Please restate the data that follows word for word, with the pictures left out.

▶ **DATA BELOW**

⁂

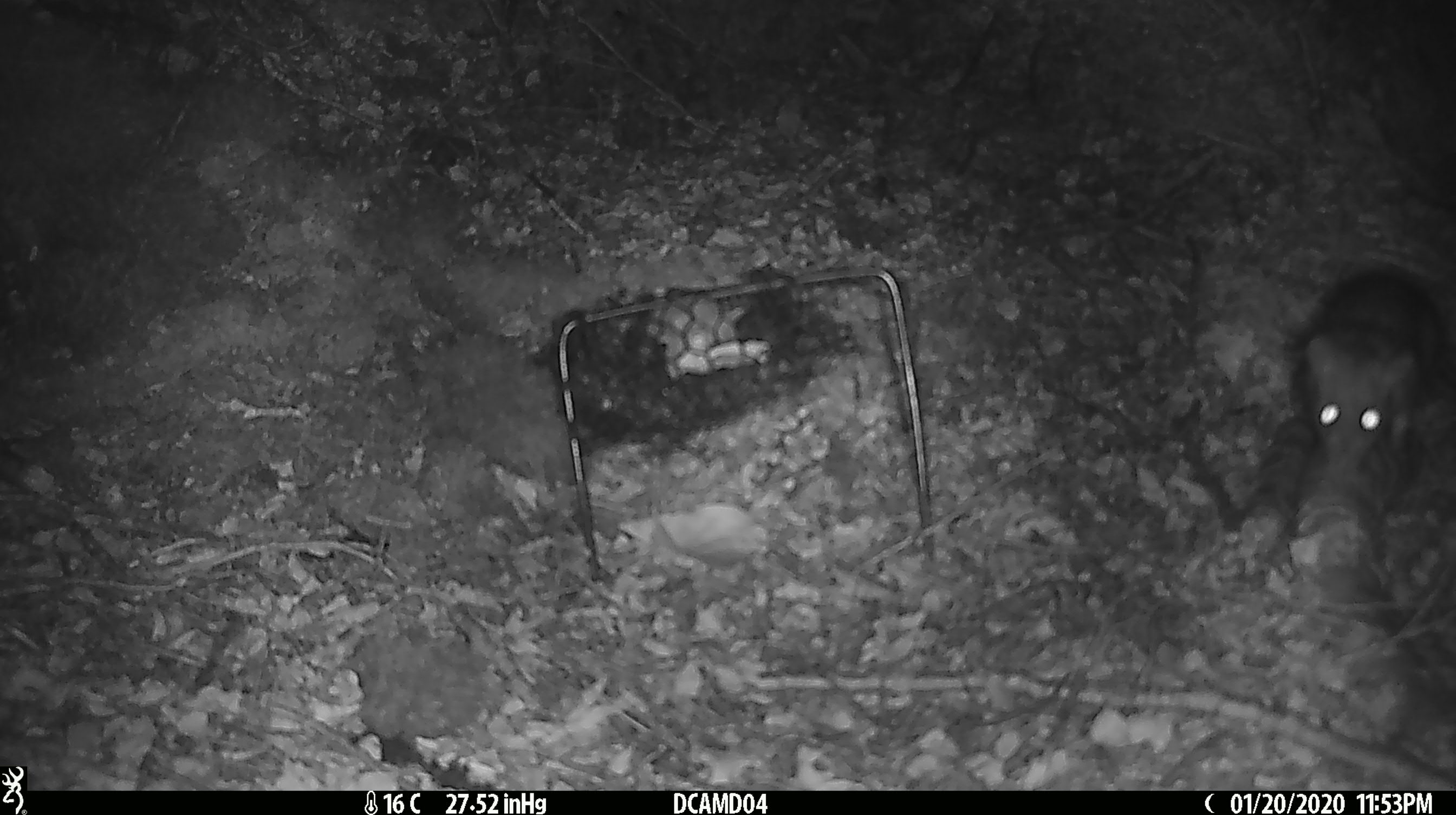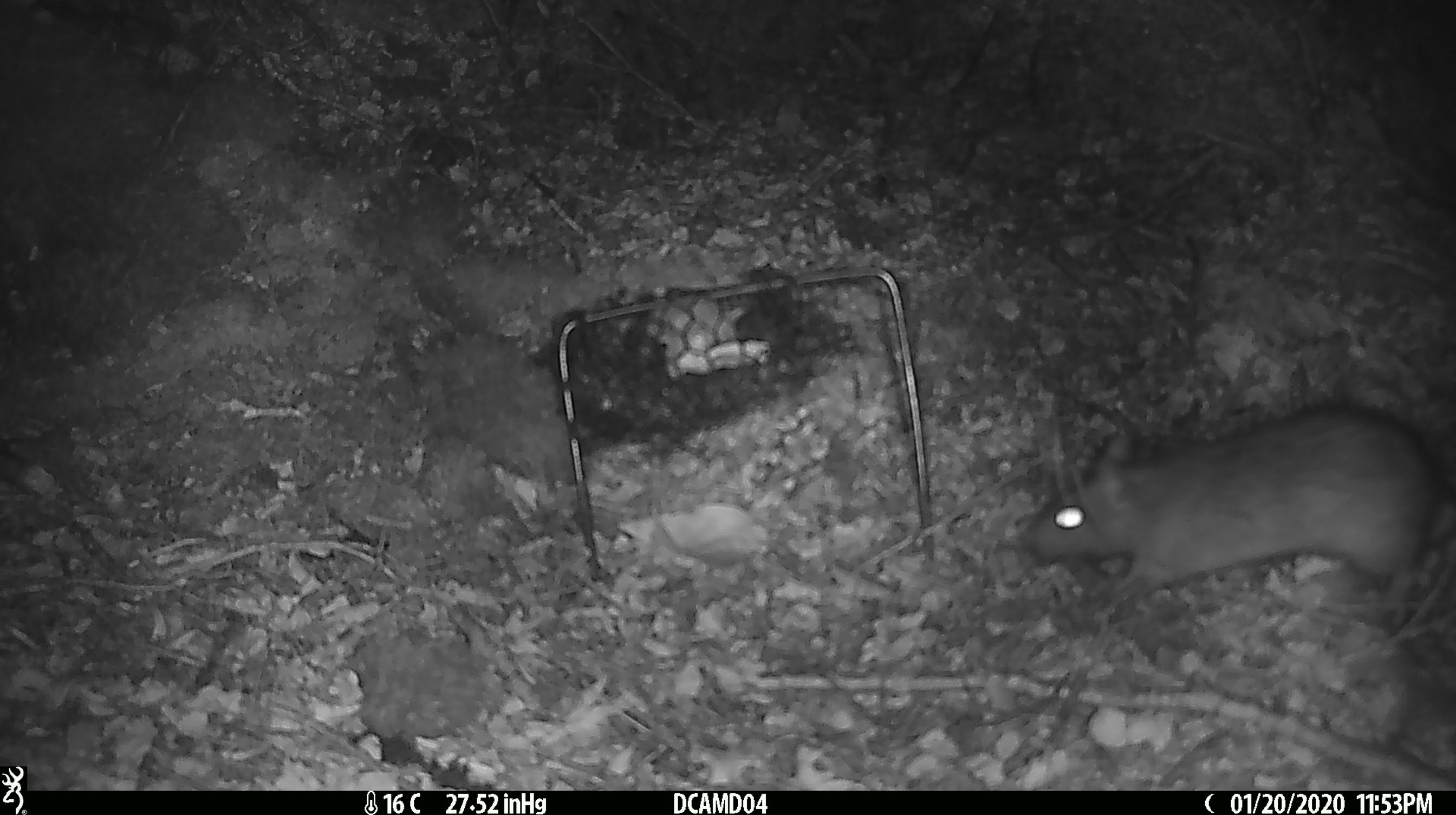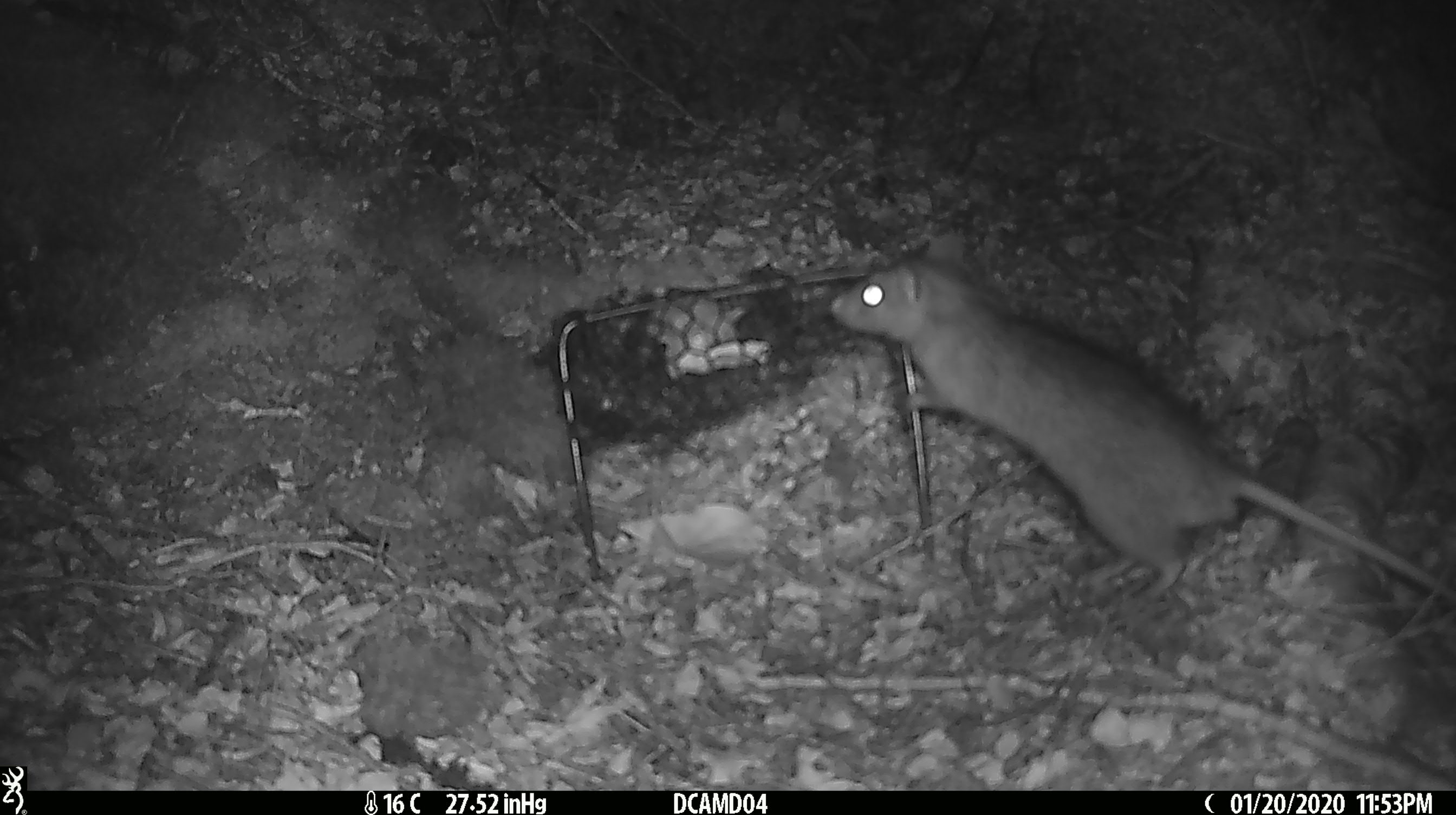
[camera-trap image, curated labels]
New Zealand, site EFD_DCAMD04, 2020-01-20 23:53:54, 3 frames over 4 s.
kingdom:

⁂

▶ **TASK ANSWER**
[camera-trap image, curated labels]
New Zealand, site EFD_DCAMD04, 2020-01-20 23:53:54, 3 frames over 4 s.
kingdom:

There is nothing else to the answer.